Start of Source data

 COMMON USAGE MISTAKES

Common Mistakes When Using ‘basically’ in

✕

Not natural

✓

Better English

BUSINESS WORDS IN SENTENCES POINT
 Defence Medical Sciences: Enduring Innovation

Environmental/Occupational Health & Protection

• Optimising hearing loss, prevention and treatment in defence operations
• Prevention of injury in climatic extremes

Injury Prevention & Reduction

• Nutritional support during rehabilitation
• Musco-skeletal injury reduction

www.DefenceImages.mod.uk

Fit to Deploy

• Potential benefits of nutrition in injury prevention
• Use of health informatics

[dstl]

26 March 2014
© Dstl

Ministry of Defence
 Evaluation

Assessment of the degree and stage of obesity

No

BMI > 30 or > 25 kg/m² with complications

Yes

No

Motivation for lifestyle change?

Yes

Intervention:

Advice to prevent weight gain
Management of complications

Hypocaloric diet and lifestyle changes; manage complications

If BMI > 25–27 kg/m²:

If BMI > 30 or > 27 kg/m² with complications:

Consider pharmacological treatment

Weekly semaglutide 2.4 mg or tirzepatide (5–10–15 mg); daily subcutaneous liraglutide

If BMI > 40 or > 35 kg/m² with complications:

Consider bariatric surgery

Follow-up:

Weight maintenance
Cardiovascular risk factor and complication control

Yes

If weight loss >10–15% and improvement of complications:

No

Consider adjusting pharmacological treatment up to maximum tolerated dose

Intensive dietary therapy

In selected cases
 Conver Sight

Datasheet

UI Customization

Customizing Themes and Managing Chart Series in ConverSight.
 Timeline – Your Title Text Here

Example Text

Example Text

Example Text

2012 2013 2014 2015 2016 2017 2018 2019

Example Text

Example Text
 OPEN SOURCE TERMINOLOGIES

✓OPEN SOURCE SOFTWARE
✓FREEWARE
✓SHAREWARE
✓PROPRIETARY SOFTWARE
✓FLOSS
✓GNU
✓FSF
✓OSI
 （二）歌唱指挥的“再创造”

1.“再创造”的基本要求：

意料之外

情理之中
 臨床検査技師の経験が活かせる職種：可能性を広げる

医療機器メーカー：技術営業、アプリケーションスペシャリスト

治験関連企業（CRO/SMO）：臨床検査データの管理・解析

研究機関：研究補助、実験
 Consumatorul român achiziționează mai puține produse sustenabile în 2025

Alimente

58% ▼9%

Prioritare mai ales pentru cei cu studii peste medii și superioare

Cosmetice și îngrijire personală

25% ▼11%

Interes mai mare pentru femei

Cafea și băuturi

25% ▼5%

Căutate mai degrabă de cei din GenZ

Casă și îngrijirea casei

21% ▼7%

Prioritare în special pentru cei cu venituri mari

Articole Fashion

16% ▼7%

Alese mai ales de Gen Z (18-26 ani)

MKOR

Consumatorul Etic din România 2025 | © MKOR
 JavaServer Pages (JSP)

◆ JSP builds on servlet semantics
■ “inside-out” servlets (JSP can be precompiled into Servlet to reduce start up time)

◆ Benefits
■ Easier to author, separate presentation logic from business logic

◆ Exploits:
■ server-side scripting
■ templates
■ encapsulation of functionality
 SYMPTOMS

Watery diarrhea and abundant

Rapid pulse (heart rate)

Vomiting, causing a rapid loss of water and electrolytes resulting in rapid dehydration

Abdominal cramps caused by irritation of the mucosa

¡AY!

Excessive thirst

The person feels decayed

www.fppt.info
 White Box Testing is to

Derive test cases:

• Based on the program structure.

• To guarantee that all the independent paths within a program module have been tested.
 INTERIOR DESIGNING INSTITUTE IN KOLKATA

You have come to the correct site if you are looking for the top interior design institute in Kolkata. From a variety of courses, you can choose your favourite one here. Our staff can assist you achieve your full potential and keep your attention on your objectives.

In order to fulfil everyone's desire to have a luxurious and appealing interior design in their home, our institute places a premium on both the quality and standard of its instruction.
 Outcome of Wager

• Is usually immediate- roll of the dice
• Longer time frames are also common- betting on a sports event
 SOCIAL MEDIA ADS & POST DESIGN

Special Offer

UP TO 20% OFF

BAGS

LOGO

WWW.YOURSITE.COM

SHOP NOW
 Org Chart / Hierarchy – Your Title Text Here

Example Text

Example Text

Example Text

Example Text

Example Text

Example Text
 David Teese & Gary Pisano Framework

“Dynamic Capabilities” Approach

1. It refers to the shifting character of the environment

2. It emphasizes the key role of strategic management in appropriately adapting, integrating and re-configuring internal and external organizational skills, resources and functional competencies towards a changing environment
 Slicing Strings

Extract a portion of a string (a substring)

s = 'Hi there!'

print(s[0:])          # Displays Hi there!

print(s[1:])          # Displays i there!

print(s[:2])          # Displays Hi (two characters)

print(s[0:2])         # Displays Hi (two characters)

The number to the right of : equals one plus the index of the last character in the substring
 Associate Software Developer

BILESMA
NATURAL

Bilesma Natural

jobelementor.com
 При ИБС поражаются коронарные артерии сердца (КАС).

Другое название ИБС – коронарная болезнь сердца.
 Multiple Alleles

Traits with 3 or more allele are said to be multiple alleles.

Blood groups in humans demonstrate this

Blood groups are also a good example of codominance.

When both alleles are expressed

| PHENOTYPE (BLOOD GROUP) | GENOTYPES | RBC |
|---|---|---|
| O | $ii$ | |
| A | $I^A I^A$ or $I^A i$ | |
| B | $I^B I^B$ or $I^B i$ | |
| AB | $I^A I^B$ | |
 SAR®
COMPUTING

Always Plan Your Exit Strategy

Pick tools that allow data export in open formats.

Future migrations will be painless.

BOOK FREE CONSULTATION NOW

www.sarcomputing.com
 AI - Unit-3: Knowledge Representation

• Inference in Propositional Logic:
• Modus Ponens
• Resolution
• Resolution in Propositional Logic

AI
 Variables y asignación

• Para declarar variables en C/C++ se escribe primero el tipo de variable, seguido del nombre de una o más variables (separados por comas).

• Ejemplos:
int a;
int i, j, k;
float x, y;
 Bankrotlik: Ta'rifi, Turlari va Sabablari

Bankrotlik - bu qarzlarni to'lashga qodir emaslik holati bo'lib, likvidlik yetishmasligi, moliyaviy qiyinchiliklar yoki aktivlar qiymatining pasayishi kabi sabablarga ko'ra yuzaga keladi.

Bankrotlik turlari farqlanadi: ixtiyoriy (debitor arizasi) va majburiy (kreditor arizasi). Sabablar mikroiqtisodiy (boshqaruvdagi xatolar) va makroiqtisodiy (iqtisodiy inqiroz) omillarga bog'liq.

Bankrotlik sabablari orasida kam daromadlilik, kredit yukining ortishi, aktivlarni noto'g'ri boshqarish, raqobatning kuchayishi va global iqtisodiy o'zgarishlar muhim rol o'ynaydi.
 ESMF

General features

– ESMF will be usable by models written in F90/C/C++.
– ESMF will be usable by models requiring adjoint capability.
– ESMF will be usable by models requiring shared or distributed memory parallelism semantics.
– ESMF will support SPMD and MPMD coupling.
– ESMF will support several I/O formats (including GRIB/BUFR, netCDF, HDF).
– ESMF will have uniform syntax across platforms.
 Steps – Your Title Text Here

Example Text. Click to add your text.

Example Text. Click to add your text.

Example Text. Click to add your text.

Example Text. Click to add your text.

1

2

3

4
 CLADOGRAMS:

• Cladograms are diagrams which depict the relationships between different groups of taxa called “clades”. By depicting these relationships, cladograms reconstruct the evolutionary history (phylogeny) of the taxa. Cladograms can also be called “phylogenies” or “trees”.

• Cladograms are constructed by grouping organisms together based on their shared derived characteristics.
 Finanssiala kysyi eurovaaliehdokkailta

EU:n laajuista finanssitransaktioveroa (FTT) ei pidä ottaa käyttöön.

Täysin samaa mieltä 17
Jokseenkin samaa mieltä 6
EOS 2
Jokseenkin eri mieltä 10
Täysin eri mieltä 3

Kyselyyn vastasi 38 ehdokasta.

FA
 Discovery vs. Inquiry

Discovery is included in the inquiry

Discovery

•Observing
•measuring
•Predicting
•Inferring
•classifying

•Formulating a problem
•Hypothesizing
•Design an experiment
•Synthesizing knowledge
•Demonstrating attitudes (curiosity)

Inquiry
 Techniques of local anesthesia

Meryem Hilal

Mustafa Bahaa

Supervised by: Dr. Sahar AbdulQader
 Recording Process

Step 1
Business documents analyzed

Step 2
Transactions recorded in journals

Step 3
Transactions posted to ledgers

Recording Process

End of Source data

Wherever the line holding "Rapid pulse (heart rate)" falls in the entries above, copy exactly from it through the line holding "INTERIOR DESIGNING INSTITUTE IN KOLKATA", inclusive, and add nothing.

- Output below:
Rapid pulse (heart rate)

Vomiting, causing a rapid loss of water and electrolytes resulting in rapid dehydration

Abdominal cramps caused by irritation of the mucosa

¡AY!

Excessive thirst

The person feels decayed

www.fppt.info
 White Box Testing is to

Derive test cases:

• Based on the program structure.

• To guarantee that all the independent paths within a program module have been tested.
 INTERIOR DESIGNING INSTITUTE IN KOLKATA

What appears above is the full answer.